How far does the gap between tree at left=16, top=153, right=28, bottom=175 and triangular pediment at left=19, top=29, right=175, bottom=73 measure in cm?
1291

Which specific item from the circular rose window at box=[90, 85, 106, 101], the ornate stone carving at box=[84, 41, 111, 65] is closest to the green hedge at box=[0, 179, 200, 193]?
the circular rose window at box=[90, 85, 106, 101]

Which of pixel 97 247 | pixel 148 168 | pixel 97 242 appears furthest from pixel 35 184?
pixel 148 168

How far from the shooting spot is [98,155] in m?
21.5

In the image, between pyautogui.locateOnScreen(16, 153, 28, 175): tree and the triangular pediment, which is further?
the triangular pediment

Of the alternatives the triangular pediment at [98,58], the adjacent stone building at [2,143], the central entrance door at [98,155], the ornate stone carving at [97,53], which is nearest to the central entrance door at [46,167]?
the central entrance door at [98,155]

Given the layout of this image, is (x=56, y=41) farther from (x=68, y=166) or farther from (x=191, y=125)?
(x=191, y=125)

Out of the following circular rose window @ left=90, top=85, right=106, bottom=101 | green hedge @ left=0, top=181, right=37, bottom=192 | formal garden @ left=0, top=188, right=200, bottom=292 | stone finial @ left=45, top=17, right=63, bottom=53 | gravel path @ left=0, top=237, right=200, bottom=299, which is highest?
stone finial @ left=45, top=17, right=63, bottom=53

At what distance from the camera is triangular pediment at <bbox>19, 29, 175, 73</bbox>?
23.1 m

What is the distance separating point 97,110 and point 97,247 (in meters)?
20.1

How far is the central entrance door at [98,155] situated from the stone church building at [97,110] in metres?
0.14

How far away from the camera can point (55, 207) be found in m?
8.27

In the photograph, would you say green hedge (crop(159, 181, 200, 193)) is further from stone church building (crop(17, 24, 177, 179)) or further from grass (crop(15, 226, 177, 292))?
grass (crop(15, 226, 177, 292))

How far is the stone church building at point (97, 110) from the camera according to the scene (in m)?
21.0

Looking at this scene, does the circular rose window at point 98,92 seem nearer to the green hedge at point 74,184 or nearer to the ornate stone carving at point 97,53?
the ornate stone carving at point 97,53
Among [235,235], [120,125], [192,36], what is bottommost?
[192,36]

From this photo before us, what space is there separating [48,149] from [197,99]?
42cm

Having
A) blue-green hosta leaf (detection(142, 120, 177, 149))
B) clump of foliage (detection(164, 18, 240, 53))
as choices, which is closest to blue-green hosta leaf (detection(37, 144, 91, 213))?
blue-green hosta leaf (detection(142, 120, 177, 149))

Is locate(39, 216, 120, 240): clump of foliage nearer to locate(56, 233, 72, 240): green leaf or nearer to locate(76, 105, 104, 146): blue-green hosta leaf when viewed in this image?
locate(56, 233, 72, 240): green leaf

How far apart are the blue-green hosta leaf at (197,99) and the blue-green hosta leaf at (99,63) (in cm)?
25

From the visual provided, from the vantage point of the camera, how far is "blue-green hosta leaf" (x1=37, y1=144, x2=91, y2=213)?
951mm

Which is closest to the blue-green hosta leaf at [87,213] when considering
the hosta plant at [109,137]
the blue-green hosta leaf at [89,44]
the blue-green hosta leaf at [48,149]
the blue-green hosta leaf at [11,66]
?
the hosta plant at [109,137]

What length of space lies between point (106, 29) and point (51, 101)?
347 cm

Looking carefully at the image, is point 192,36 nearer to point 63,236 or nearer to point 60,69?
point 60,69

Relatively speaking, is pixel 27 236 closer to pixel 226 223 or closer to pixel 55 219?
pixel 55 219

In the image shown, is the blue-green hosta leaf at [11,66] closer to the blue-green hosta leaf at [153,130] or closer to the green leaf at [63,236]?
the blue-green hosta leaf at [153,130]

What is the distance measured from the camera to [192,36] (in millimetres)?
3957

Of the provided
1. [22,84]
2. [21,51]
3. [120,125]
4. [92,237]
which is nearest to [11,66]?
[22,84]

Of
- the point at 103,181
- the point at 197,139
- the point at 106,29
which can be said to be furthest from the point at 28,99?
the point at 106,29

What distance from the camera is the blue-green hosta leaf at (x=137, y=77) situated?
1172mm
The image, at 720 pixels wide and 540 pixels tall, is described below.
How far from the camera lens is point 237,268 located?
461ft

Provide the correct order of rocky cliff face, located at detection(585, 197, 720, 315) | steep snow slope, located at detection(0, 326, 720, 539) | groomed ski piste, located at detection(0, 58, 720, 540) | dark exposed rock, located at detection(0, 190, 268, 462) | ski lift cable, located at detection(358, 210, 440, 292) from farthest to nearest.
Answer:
........
Aim:
Copy out the lines starting at the one containing "How far apart" and ending with the last line of the entries. Include nothing else.

Expected answer:
How far apart are the blue-green hosta leaf at (197,99) and the blue-green hosta leaf at (99,63) (in cm)?
25

From the visual provided, from the vantage point of the camera, how far is "blue-green hosta leaf" (x1=37, y1=144, x2=91, y2=213)?
951mm

Which is closest to the blue-green hosta leaf at [87,213] when considering
the hosta plant at [109,137]
the blue-green hosta leaf at [89,44]
the blue-green hosta leaf at [48,149]
the blue-green hosta leaf at [11,66]
?
the hosta plant at [109,137]

What length of space lies between point (106, 29) and point (51, 101)?
347 cm

Looking carefully at the image, is point 192,36 nearer to point 63,236 or nearer to point 60,69?
point 60,69

Relatively speaking, is pixel 27 236 closer to pixel 226 223 or closer to pixel 55 219?
pixel 55 219

In the image shown, is the blue-green hosta leaf at [11,66] closer to the blue-green hosta leaf at [153,130] or closer to the green leaf at [63,236]?
the blue-green hosta leaf at [153,130]

What is the distance measured from the camera to [192,36] (in millimetres)?
3957

Of the provided
1. [22,84]
2. [21,51]
3. [120,125]
4. [92,237]
which is nearest to [11,66]?
[22,84]

Of
- the point at 103,181
- the point at 197,139
- the point at 106,29
which can be said to be furthest from the point at 28,99?
the point at 106,29

What distance from the camera is the blue-green hosta leaf at (x=137, y=77) situated?
1172mm
The image, at 720 pixels wide and 540 pixels tall, is described below.
How far from the camera lens is point 237,268 located?
461ft

Provide the correct order of rocky cliff face, located at detection(585, 197, 720, 315) | steep snow slope, located at detection(0, 326, 720, 539) | groomed ski piste, located at detection(0, 58, 720, 540) | dark exposed rock, located at detection(0, 190, 268, 462) | ski lift cable, located at detection(358, 210, 440, 292) from farthest to nearest.
Answer:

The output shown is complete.